Installation de stockage du maïs en Ouganda.
Photo: Sumy Sadurni/ FAO

Pourquoi il faut aller au-delà de la technologie

Les pertes et le gaspillage alimentaires sont un phénomène multifactoriel. Par conséquent, du moins à long terme, les formules unidirectionnelles visant à les atténuer, par exemple les technologies de stockage, ne seront pas concluantes. C’est ce que soutiennent les auteurs, qui demandent une approche systémique.

Les pertes alimentaires continuent de poser d’importants problèmes de nos jours et contribuent à l’insécurité alimentaire, à l’épuisement des ressources (eau, sol et biodiversité), aux émissions de gaz à effet de serre, aux risques pour la santé et aux pertes de revenus, notamment dans les pays à revenus faibles et moyens.

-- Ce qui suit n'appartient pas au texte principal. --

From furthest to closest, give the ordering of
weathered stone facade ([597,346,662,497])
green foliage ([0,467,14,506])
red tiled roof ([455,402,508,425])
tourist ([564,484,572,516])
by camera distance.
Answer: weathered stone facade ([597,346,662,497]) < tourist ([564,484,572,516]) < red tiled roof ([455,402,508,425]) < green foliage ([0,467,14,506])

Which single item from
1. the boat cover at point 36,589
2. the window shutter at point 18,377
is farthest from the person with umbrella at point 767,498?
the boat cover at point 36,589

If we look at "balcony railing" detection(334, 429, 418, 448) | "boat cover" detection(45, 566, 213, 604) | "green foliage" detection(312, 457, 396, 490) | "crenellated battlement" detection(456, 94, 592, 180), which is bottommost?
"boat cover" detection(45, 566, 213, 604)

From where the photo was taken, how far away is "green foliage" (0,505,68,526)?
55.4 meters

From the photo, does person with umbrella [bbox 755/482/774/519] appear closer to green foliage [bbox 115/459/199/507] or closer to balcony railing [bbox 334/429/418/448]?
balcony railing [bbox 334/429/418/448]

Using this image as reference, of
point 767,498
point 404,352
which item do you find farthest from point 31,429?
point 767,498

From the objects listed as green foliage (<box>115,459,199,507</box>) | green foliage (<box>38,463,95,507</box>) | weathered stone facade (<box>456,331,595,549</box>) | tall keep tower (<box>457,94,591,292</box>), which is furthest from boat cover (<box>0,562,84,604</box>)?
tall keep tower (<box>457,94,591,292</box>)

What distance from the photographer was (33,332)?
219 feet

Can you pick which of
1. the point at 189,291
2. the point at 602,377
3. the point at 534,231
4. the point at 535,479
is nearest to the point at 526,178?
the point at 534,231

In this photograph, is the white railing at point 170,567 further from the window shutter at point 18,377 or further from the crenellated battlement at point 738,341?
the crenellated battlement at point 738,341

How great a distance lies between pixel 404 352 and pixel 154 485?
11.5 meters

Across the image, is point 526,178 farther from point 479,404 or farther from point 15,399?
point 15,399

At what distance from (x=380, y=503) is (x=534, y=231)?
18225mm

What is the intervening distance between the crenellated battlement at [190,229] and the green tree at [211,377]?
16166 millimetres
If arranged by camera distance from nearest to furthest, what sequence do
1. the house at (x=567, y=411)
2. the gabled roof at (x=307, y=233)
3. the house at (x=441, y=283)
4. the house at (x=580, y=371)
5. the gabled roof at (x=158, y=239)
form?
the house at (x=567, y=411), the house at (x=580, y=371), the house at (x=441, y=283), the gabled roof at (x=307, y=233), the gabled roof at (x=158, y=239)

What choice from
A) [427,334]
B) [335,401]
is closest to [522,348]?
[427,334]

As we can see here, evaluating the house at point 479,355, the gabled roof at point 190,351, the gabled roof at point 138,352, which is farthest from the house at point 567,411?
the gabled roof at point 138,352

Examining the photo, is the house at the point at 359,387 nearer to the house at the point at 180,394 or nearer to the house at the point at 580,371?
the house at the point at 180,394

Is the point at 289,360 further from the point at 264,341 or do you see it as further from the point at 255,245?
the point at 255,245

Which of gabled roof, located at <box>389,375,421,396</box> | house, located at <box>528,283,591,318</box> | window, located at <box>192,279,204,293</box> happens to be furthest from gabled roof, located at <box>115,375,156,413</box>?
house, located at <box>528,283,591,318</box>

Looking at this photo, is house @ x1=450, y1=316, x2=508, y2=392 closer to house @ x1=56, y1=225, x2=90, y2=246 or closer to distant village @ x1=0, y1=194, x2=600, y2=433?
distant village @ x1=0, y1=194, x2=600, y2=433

Il s’agit-là d’une question systémique et multifactorielle et en l’abordant, on s’engage résolument à résoudre les problèmes liés aux systèmes alimentaires locaux et mondiaux.

La minimisation des pertes alimentaires fait partie intégrante du programme de développement international et constitue un des objectifs de développement durable (ODD 12.3) visant à atteindre, d’ici à 2030, une réduction de 50 pour cent des pertes et du gaspillage alimentaires mondiaux. On considère généralement que l’application de technologies post-récolte en association avec des politiques publiques permet de réduire de moitié les pertes alimentaires, comme indiqué dans le rapport Food in the Anthropocene. À ce jour, les réductions structurelles et durables des pertes et du gaspillage alimentaires restent limitées. Il est important de mettre en œuvre une approche systémique abordant les points suivants.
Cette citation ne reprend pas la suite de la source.